10. What I have decided to do in order to balance the justice of the situation on all sides is that I will award the costs of the Master’s motion to the defendants but will measure the costs. I measure the costs of the proceedings in the Master's Court at €1,000 to include solicitor and counsel, plus VAT.

11. As a result of this ruling, it is also inevitable that the costs of this motion will also be awarded to the defendants. I will also measure these costs. I measure them at €2,000 including solicitor and counsel, plus VAT. This brings the entire costs to €3,000 plus VAT.

12. I am going to put a stay on the execution of these costs and so the three named defendants will not be allowed to recover these costs until this entire case has come to the end. If the plaintiff is successful in her action, these costs can be offset against any award of costs she receives.

13. In relation to the question of remitting the matter to the District Court, Counsel referred me to the Courts of Justice Act 1924 s. 25 . This is a slightly ambiguous section, it says a Court may remit or transfer on an application by the party, but it also states “provided that the High Court shall have jurisdiction to remit or transfer any action”, which may support the view that the High Court can remit of its own motion. However my attention was also drawn to O. 70A r. 15 of the Rules of Superior Courts.
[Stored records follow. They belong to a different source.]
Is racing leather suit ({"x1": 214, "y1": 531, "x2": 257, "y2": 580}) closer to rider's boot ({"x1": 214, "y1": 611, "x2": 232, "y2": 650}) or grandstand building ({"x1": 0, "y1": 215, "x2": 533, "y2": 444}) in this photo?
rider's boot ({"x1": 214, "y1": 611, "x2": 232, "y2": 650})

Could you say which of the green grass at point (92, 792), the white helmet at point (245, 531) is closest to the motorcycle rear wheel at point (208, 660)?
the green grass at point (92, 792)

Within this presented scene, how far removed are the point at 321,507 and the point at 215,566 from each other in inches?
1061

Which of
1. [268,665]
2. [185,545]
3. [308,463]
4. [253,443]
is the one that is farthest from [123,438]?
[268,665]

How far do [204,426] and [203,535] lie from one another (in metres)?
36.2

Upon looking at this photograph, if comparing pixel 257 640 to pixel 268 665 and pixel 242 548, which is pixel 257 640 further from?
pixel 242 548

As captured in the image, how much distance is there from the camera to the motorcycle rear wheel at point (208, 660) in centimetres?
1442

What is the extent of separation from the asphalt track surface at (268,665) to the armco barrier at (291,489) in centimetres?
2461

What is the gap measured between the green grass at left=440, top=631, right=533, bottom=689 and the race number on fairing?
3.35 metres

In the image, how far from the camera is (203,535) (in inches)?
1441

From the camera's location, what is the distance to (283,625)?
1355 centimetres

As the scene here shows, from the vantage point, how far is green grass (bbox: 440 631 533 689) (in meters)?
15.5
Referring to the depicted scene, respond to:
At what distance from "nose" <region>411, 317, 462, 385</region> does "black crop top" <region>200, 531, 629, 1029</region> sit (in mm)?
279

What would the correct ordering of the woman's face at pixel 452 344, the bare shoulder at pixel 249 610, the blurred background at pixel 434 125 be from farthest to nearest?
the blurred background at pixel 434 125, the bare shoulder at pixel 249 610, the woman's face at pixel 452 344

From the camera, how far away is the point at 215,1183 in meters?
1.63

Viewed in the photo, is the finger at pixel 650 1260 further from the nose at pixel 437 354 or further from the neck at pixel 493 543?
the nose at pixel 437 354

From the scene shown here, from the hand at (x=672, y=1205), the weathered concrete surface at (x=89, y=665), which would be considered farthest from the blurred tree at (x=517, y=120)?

This states that an application must be made for the court to exercise its discretion as to whether or not a matter should be remitted. There is no formal application before this Court in relation to remittal, but in order to keep costs down, I am inclined to treat what Ms. Brennan described at the hearing as consent to remittal to the District Court as an application for remittal, and I am making the order to remit this matter to the District Court in which Old Conna golf club carries out its business.